Posted 25 October 2003 - 09:29 PM
It's a good idea to have a blank robots.txt if you don't know how to configure one properly, just because. I heard rumors a while back while Google was going through some changes that the spider wasn't crawling sites that didn't have one. I did notice it turning away from my site after requesting robots.txt repeatedly and not getting it, so I put one up and it crawled. But if Googlebot didn't crawl sites without a robots.txt, there'd be a lot fewer sites in the index-- and a lot worse results!
So, it probably doesn't hurt but most likely doesn't make a difference.
I haven't used robots.txt to ban anything, but it is a *very* good idea to exclude all robots from your testing directory and the like.
A related issue is robots meta tags-- you can put tags in the head of a document if you want it left out of the search engine's results. I've done this for one article I wrote that i've published elsewhere-- I offer it on my site so visitors can read it, but I don't want it to show up in Google and elsewhere because it might cause the other place it's located to be filtered out of the results for duplicate content.
So, for that one, I've put in this tag:
<meta name="robots" content="noindex, follow">
meaning that Googlebot (or Slurp or Scooter or whoever) should not index the page, but should follow any links on the page.
You can also say noindex, no follow, meaning that the bots should neither index the page nor follow the links. And you can also say index, nofollow to tell the robots to index the page but not follow the links. Of course, you can say index, follow as well, but that is the default value for the tag, so that's the same as simply not including the tag at all.
Some people say it's ineffective and robots ignore it, but I mostly just care about the one bot, so I use it happily.
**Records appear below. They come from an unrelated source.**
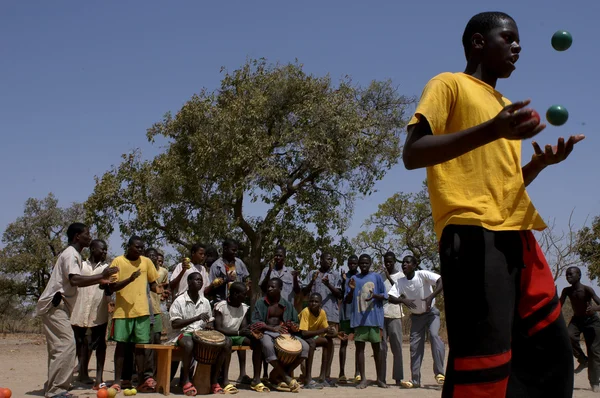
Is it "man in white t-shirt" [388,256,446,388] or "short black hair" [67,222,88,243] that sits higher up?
"short black hair" [67,222,88,243]

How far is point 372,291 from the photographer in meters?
10.9

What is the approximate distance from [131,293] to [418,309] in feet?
14.8

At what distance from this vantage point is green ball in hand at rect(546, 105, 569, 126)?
8.98ft

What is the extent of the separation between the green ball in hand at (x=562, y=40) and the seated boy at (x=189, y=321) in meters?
6.81

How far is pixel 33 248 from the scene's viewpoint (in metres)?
31.5

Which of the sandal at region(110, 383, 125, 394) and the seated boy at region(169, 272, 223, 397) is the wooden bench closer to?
the seated boy at region(169, 272, 223, 397)

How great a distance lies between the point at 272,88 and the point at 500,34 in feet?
58.5

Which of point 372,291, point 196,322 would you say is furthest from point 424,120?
point 372,291

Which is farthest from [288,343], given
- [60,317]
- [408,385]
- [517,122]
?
[517,122]

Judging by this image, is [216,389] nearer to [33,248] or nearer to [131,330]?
[131,330]

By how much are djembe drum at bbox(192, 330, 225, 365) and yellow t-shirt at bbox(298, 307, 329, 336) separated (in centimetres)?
186

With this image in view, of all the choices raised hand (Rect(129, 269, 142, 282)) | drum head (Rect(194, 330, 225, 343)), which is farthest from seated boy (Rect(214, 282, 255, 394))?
raised hand (Rect(129, 269, 142, 282))

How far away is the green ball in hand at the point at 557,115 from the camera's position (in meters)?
2.74

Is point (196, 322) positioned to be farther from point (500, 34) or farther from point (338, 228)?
point (338, 228)
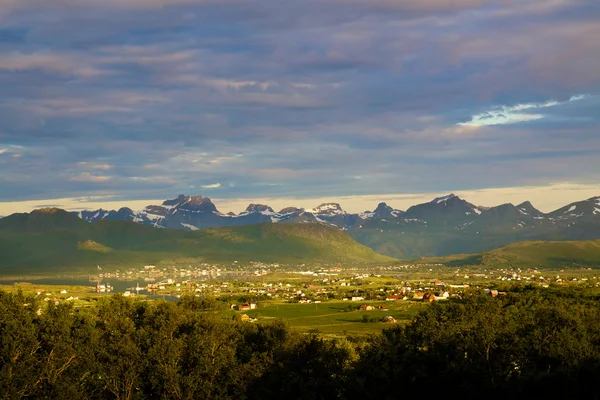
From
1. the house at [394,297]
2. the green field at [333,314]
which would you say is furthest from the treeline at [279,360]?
the house at [394,297]

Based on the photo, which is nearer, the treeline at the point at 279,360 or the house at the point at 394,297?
the treeline at the point at 279,360

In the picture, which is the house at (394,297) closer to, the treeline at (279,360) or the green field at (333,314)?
the green field at (333,314)

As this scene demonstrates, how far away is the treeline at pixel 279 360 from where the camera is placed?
4900cm

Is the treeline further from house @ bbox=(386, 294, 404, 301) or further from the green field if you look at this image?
house @ bbox=(386, 294, 404, 301)

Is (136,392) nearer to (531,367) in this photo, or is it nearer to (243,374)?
(243,374)

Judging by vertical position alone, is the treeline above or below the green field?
above

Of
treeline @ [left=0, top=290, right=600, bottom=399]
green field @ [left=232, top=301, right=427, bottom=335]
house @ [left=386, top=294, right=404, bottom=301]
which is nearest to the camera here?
treeline @ [left=0, top=290, right=600, bottom=399]

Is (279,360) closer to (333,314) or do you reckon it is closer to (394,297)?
(333,314)

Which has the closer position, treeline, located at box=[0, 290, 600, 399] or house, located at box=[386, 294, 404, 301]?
treeline, located at box=[0, 290, 600, 399]

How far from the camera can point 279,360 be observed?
56562mm

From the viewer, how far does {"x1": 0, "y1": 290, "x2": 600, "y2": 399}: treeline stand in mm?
49000

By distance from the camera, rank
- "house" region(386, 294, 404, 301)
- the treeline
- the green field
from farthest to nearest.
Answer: "house" region(386, 294, 404, 301), the green field, the treeline

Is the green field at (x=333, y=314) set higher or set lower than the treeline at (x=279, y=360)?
lower

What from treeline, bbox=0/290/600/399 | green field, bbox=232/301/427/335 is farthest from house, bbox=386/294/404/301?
treeline, bbox=0/290/600/399
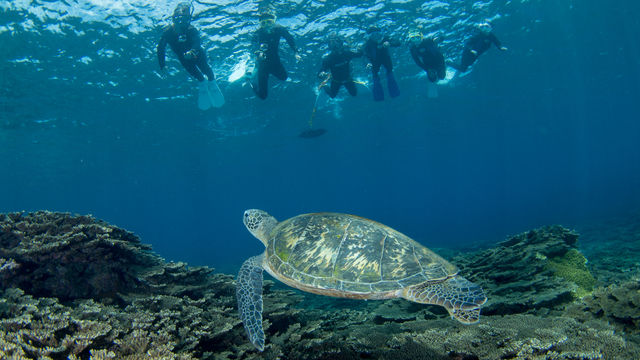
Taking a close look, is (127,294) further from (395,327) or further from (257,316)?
(395,327)

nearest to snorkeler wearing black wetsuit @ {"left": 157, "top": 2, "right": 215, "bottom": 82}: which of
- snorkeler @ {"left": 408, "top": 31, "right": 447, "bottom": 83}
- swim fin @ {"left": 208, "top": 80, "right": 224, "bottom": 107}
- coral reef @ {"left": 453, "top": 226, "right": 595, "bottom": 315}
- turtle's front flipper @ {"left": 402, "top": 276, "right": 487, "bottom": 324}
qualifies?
swim fin @ {"left": 208, "top": 80, "right": 224, "bottom": 107}

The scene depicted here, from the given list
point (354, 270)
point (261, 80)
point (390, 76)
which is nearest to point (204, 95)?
point (261, 80)

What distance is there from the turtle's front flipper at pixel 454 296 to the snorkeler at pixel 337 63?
9.63m

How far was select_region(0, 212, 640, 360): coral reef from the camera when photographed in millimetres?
2428

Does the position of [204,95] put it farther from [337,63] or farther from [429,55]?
[429,55]

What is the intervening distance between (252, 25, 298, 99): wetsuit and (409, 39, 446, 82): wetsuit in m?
5.28

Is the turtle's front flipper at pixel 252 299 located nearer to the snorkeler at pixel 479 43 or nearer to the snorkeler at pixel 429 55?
the snorkeler at pixel 429 55

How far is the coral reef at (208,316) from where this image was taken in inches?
95.6

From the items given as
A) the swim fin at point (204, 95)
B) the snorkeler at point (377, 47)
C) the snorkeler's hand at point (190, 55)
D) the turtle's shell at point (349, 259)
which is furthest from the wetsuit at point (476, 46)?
the swim fin at point (204, 95)

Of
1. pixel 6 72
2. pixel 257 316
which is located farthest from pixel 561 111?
pixel 6 72

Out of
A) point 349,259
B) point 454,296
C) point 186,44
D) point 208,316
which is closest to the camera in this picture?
point 454,296

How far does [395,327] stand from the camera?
373 centimetres

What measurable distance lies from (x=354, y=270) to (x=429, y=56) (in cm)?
1144

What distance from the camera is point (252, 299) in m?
3.51
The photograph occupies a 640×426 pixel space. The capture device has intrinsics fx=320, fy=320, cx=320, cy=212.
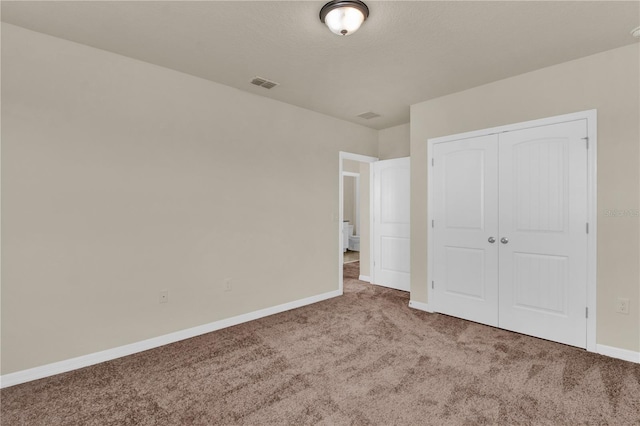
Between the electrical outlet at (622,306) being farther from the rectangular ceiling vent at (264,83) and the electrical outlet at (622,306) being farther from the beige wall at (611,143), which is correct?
the rectangular ceiling vent at (264,83)

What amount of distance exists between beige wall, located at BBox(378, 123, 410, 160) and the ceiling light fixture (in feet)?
9.95

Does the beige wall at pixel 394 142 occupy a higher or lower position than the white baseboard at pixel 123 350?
higher

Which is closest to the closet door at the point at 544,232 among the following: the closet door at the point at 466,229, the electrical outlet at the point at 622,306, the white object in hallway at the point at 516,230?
the white object in hallway at the point at 516,230

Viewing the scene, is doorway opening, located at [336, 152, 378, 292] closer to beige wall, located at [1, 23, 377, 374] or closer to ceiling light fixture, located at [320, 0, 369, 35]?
beige wall, located at [1, 23, 377, 374]

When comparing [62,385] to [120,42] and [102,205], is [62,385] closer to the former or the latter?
[102,205]

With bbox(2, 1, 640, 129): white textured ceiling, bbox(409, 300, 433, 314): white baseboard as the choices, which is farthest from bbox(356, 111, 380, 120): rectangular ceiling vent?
bbox(409, 300, 433, 314): white baseboard

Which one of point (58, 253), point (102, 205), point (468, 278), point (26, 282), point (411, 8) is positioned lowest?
point (468, 278)

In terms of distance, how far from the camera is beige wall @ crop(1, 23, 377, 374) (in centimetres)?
244

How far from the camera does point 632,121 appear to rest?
2689 mm

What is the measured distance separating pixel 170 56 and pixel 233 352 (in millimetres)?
2722

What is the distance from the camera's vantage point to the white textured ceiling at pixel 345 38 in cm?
219

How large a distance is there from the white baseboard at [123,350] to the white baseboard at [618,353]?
3157 mm

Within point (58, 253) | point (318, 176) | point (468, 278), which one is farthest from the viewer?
point (318, 176)

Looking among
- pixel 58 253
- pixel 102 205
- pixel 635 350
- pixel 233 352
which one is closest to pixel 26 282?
pixel 58 253
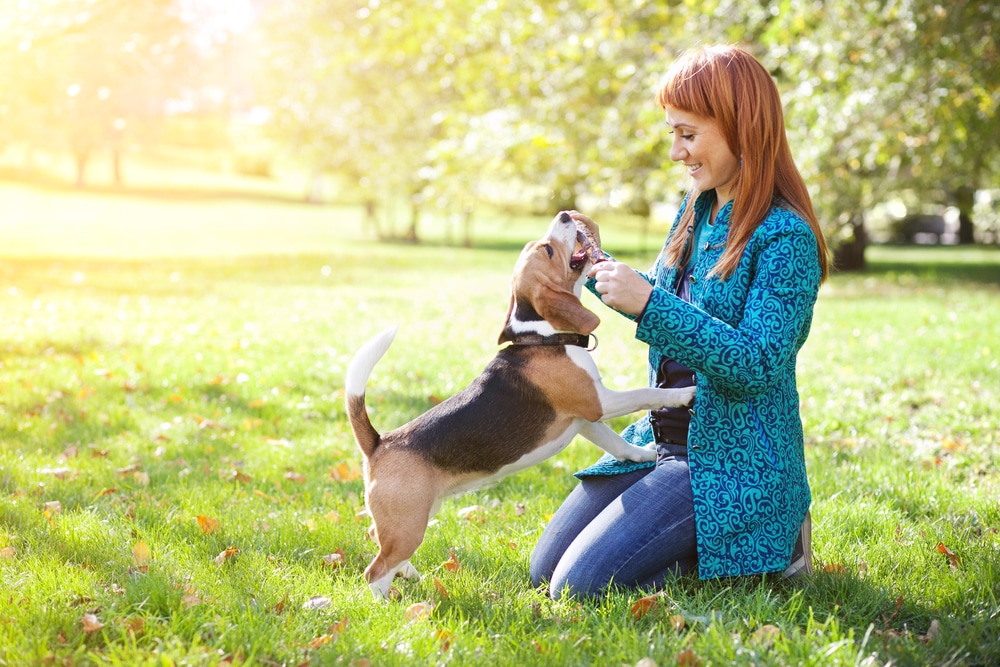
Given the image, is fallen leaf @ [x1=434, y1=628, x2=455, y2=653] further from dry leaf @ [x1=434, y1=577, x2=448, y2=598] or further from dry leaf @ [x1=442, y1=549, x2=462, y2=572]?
dry leaf @ [x1=442, y1=549, x2=462, y2=572]

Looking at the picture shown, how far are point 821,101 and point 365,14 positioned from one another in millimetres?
5428

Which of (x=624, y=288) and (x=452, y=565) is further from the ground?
(x=624, y=288)

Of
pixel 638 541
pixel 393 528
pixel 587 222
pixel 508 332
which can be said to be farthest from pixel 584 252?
pixel 393 528

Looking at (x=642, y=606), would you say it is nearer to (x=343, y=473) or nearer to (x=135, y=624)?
(x=135, y=624)

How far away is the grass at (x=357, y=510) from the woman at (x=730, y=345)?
0.58ft

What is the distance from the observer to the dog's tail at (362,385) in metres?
3.62

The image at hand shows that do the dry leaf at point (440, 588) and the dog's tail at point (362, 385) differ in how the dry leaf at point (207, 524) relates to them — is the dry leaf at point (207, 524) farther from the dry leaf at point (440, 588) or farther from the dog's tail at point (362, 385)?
the dry leaf at point (440, 588)

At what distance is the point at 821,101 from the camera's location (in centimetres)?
1000

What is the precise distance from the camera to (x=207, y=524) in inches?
171

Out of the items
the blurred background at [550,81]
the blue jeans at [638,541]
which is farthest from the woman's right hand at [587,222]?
the blurred background at [550,81]

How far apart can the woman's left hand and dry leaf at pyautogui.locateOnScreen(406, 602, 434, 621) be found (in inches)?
54.5

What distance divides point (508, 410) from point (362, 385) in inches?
24.2

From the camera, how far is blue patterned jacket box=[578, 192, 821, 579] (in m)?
3.25

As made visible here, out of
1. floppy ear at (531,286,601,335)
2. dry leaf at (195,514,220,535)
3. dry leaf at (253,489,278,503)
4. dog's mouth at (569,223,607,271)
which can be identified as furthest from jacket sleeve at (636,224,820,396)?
dry leaf at (253,489,278,503)
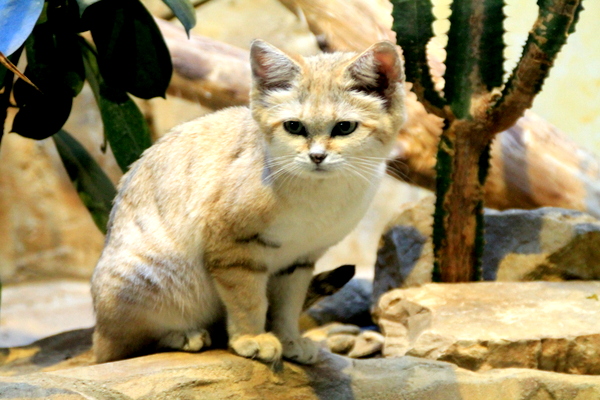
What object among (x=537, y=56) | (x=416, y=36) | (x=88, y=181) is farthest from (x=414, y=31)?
(x=88, y=181)

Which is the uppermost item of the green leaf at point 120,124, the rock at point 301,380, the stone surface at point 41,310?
the green leaf at point 120,124

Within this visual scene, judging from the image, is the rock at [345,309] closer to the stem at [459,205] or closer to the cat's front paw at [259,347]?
the stem at [459,205]

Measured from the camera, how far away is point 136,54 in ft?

In order to ban email harvesters and the like, you may need to get heavier. If you have any really dorky friends who know about this stuff, or some free time, you can research them. They're server-level things, that actually make it impossible for the offending bot to access your website. .htaccess is one method you can use. I don't know how to use it, though-- I just give the name so you can look it up if you choose!
A lot of people design spider traps, too-- they're designed to catch any bot that disobeys robots.txt, and crash the program that runs the bot. Lots of email harvesters will come onto a site looking for files that have the names of email scripts and the like, so if you name one of these bot-killing scripts with that name, you can sometimes trick a malicious bot into recursive loops that tangle it up and make it unable to continue its crawl. It's fun to read about these traps...
Anyhow, happy bot-hunting! And welcome out of lurking!